Si, une chose particulière: le fichier _headers à placer à la racine du site (à côté du fichier « index.html » dans le dépôt git), avec ce contenu comme bon point de départ:
/feed/*
Content-Type: application/rss+xml; charset=UTF-8
X-Robots-Tag: noindex
https://:project.pages.dev/*
X-Robots-Tag: noindex
Celui-ci indique à Cloudflare Pages de retourner l’entête HTTP « Content-Type: application/rss+xml; charset=UTF-8 » pour l’URL /feed
, et demande aux robots de ne pas indexer ni le feed, ni les pages « preview ». Avoir un site statique n’empêche pas d’avoir un flux RSS.
Étape 7: Intégration du dépôt GitHub à Cloudflare Pages
C’est une étape très simple, d’autant plus si le nom de domaine personnalisé du site était déjà géré par les DNS de Cloudflare. Suivre la documentation sur Cloudflare Pages. Je conseille de bien lire leur documentation (c’est rapide, il n’y a en fait pas grand chose, ça reste un site statique). Par exemple il me semble utile de connaître la limitation du nombre de synchronisations gratuites entre GitHub et Cloudflare Page: 500 par mois.
Une fois terminé (cela ne prend que quelques minutes), le site est accessible et son contenu devrait être la copie du site WordPress.
Si le site WordPress est modifié, il suffit de répéter les étapes 4 à 6. Si tout se passe bien, c’est très rapide. Bien contrôler le log d’erreurs de HTTrack pour vérifier que tout se passe bien (HTTrack peut créer des images corrompues si le serveur retourne une page d’erreur à la place, telle que HTTP 404). Cela m’est arrivé, c’est d’ailleurs pour ça que certaines images du blog ont une URL n’ayant pas la même date que les articles car j’ai dû les retrouver et les redéposer sur WordPress (l’URL n’est malheureusement pas quelque chose de configurable sans plugin).

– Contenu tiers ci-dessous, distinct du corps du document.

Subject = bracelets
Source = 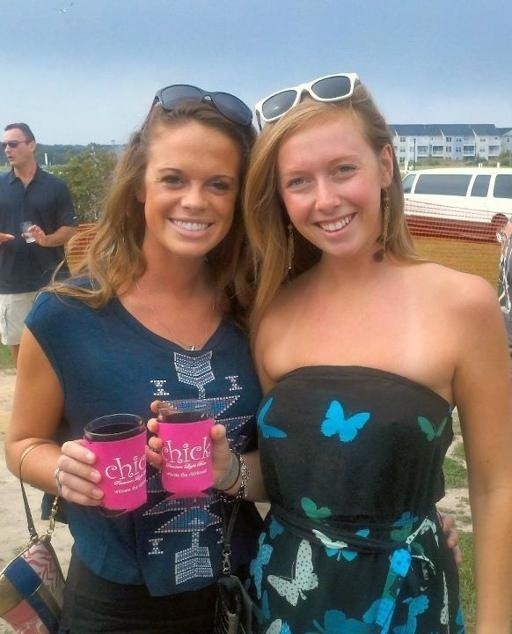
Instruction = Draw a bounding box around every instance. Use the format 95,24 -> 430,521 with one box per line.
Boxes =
217,451 -> 251,501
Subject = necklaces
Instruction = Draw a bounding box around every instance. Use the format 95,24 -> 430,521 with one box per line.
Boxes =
132,277 -> 223,352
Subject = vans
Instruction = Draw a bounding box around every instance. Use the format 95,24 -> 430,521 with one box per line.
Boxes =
396,164 -> 511,227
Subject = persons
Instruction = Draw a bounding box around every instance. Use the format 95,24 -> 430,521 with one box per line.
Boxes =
1,121 -> 81,363
146,70 -> 512,633
4,83 -> 264,634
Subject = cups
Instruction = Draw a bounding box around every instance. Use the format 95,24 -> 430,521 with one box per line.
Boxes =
20,220 -> 37,243
157,402 -> 217,494
81,412 -> 148,516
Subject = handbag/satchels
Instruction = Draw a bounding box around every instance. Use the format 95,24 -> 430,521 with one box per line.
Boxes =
0,531 -> 70,634
212,573 -> 255,634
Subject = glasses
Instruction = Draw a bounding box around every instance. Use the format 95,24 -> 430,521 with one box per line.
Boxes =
252,68 -> 366,135
1,140 -> 30,149
148,82 -> 258,129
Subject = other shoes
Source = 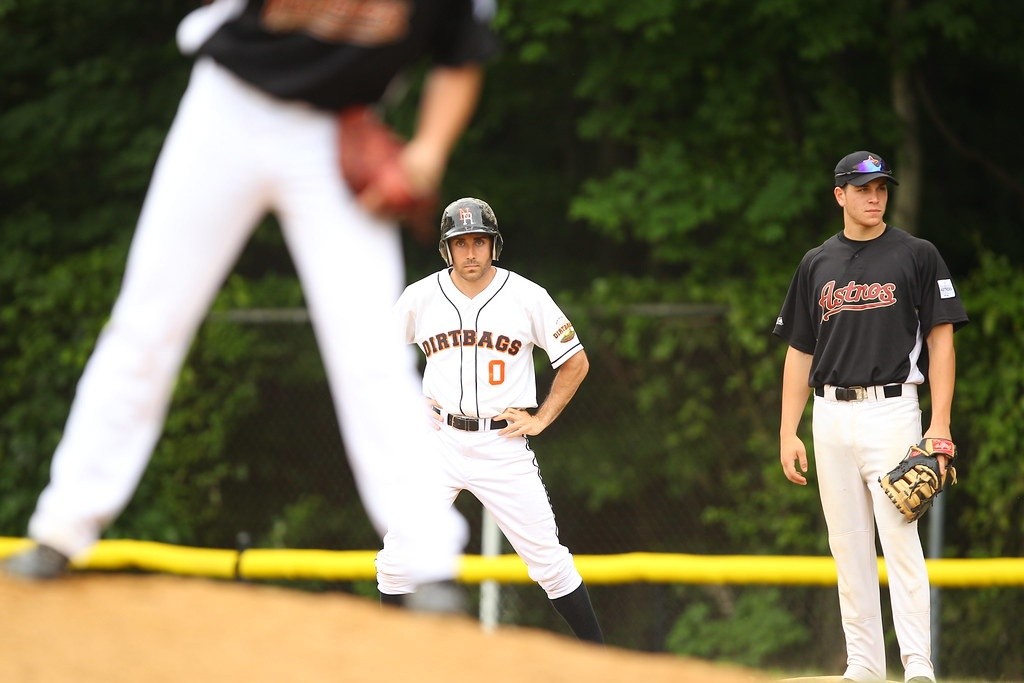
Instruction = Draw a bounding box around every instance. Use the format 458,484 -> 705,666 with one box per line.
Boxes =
410,582 -> 463,614
5,543 -> 70,580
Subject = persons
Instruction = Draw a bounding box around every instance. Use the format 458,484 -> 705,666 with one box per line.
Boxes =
393,196 -> 603,645
14,0 -> 500,616
771,150 -> 969,682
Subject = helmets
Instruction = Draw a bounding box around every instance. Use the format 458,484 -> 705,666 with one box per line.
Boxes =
438,197 -> 503,267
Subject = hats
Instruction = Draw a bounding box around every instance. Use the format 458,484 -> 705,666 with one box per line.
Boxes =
834,151 -> 899,188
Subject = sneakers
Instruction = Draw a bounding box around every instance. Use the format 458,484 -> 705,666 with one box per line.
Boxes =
905,662 -> 936,683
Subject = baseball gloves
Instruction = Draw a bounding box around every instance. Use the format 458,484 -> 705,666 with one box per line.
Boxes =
878,437 -> 958,527
261,0 -> 417,46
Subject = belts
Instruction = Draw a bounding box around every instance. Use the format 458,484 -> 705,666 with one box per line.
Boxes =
432,406 -> 508,432
815,385 -> 902,402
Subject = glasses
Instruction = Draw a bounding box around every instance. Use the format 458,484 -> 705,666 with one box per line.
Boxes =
835,159 -> 892,178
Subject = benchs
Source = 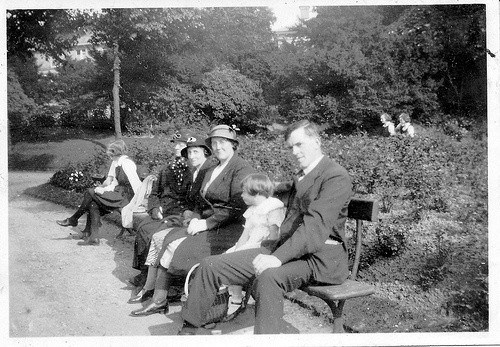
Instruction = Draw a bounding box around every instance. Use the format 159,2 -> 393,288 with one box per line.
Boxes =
239,197 -> 379,334
91,176 -> 146,239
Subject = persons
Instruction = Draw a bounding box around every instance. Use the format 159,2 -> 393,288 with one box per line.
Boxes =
57,139 -> 136,246
128,124 -> 257,318
129,137 -> 210,290
174,119 -> 354,334
377,112 -> 395,138
215,171 -> 287,322
395,113 -> 415,137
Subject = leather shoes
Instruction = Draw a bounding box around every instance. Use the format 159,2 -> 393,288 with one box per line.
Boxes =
57,218 -> 75,226
132,300 -> 168,315
129,288 -> 154,303
78,238 -> 99,245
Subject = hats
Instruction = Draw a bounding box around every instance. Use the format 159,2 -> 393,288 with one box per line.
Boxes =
181,136 -> 212,156
204,124 -> 239,145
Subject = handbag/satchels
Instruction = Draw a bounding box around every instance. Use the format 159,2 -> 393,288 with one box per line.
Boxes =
180,262 -> 229,323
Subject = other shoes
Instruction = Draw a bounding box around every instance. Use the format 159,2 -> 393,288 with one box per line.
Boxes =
178,323 -> 195,334
129,274 -> 146,287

Un avantage dont j’ai pris conscience par hasard avec HTTrack est qu’on identifie rapidement les liens cassés grâce à cette copie, chose que l’on ne pense pas à contrôler sinon, faute d’outil pratique pour ça (il existe surement des plugins WordPress pour ça aussi).

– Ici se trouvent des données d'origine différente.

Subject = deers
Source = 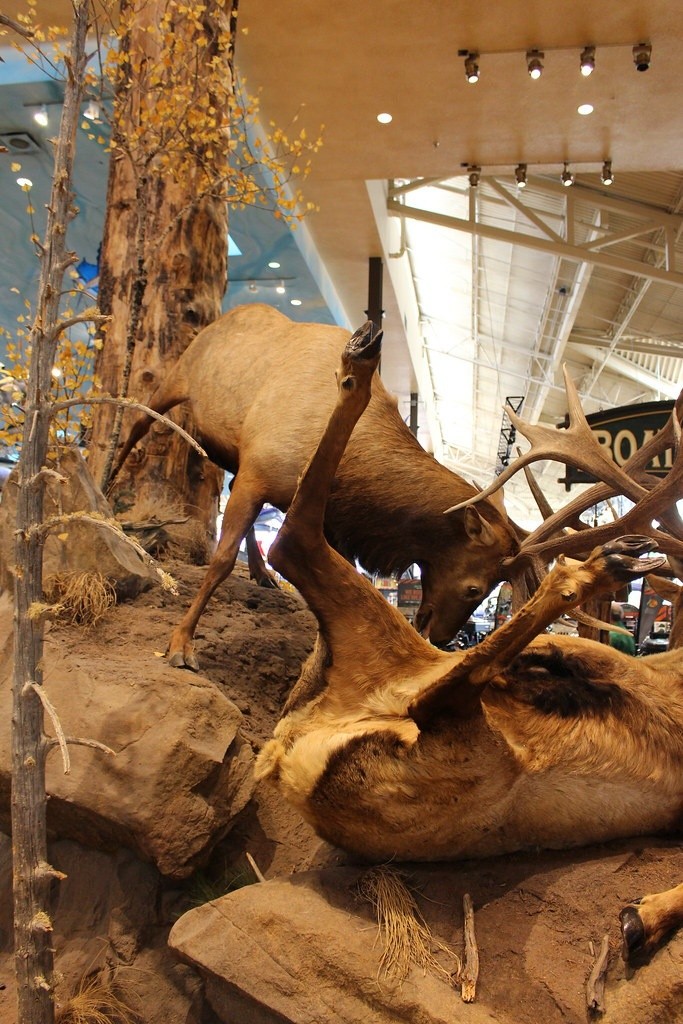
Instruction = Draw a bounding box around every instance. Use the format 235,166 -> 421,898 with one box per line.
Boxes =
103,300 -> 683,963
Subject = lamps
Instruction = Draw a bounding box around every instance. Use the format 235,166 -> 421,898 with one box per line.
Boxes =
275,279 -> 285,294
464,53 -> 479,83
561,163 -> 572,186
526,50 -> 544,79
515,164 -> 527,188
632,44 -> 652,71
83,98 -> 100,119
580,47 -> 595,77
468,166 -> 482,188
34,103 -> 48,127
601,161 -> 614,185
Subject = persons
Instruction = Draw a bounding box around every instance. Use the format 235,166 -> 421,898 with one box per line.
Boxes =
609,605 -> 636,656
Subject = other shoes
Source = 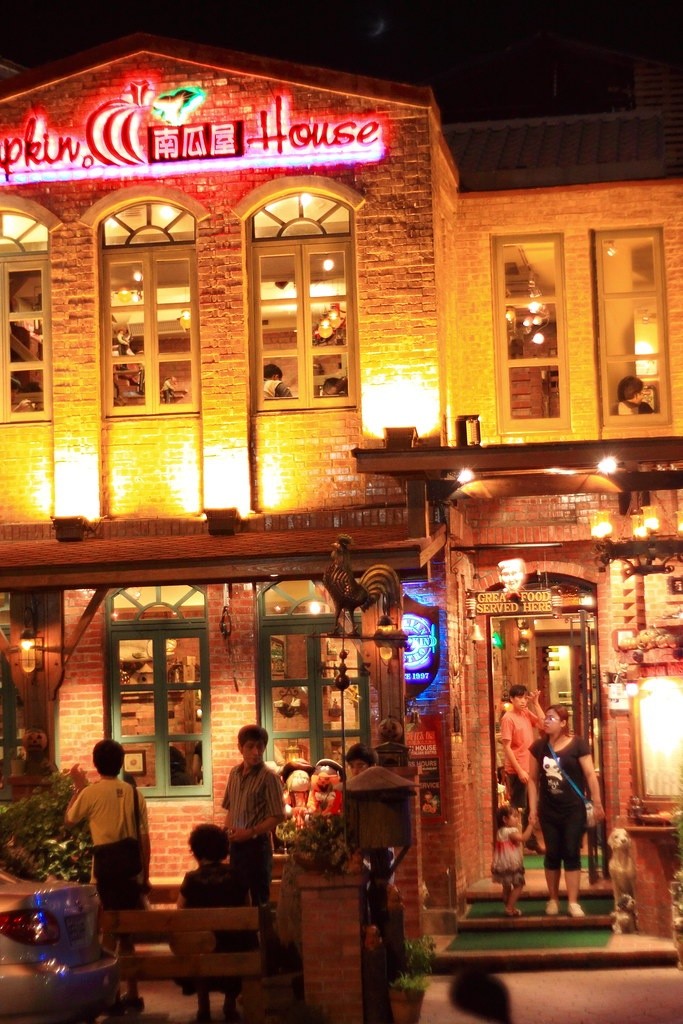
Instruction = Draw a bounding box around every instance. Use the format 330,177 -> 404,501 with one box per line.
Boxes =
120,993 -> 145,1010
504,909 -> 522,917
523,848 -> 537,855
535,846 -> 546,854
104,1002 -> 126,1016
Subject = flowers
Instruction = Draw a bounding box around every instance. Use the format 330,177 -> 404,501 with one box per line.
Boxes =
275,783 -> 354,864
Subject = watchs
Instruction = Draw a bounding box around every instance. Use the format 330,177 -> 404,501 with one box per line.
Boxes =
251,825 -> 257,839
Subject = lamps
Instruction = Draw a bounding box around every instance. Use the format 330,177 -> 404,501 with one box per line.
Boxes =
589,489 -> 683,577
50,515 -> 93,542
19,596 -> 36,673
506,289 -> 550,345
134,290 -> 142,301
318,304 -> 345,338
377,592 -> 395,661
202,508 -> 242,537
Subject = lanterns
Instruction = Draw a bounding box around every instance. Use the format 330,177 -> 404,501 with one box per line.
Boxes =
23,728 -> 47,752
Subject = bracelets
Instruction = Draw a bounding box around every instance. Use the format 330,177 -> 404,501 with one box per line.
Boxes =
72,788 -> 81,794
594,804 -> 602,810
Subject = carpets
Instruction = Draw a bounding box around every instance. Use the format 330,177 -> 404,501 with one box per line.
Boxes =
465,898 -> 614,917
444,928 -> 612,951
522,854 -> 603,869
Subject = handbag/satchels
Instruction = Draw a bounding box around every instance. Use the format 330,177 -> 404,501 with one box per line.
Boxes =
584,801 -> 595,827
90,836 -> 143,881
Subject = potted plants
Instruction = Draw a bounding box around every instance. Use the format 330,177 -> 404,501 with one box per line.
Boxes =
389,935 -> 436,1024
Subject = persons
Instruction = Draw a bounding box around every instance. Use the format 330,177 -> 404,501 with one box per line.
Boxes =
345,742 -> 395,921
124,770 -> 137,787
263,363 -> 293,397
491,684 -> 606,917
170,824 -> 253,1024
321,378 -> 345,395
11,379 -> 43,412
169,740 -> 202,786
161,377 -> 175,404
116,323 -> 132,369
264,757 -> 347,832
610,375 -> 654,416
64,739 -> 151,1013
221,725 -> 287,948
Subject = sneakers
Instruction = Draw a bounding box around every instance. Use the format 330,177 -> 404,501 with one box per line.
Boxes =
566,904 -> 584,918
545,900 -> 561,915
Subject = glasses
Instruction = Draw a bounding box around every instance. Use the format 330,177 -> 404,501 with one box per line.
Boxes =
541,716 -> 561,722
346,761 -> 369,772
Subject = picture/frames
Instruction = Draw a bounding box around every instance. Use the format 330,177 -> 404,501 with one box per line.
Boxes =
271,637 -> 286,677
123,750 -> 147,776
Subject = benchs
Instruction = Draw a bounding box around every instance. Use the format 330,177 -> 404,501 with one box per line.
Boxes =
97,904 -> 274,1020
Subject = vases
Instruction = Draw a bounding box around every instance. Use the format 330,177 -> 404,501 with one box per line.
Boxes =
287,852 -> 342,875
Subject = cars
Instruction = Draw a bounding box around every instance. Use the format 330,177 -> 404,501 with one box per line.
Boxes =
0,868 -> 120,1024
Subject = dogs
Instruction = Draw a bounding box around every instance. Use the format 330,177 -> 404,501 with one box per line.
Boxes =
606,826 -> 635,932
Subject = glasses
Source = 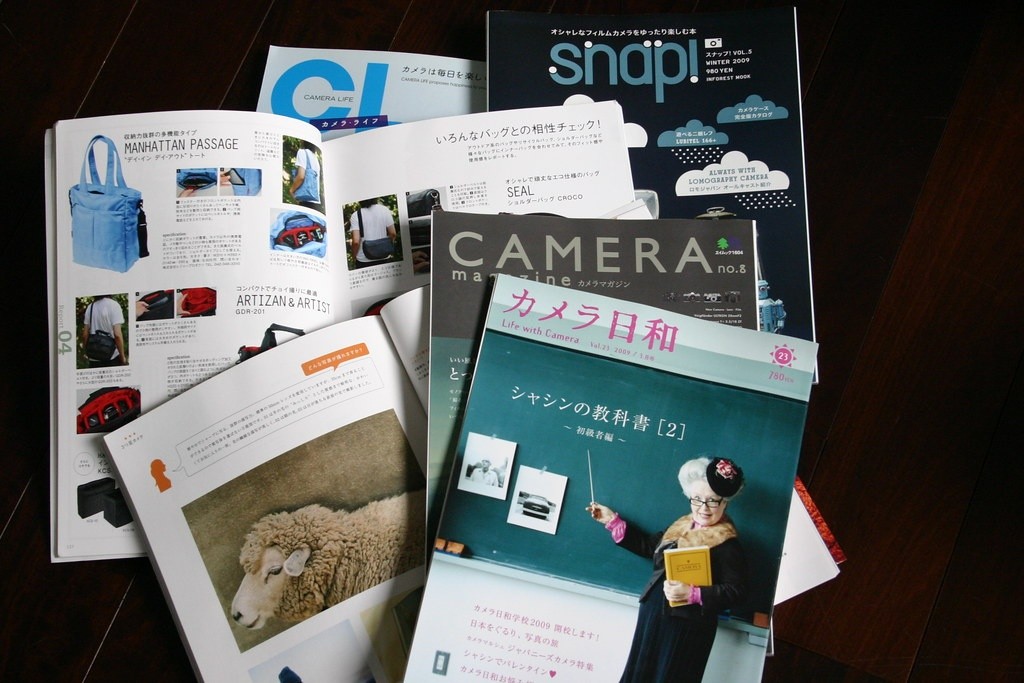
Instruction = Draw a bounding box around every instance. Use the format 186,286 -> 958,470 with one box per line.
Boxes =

Avec un peu de temps, ce n’est probablement pas difficile à automatiser: HTTrack peut être lancé dans un conteneur docker (image disponible en cherchant), il suffirait donc sans doute de le lancer directement depuis Kubernetes par un programme capable de détecter les mises à jour du site (grâce au feed RSS de WordPress) d’exécuter le script sur le résultat de la copie, et enfin publier le tout via une Pull Request sur GitHub.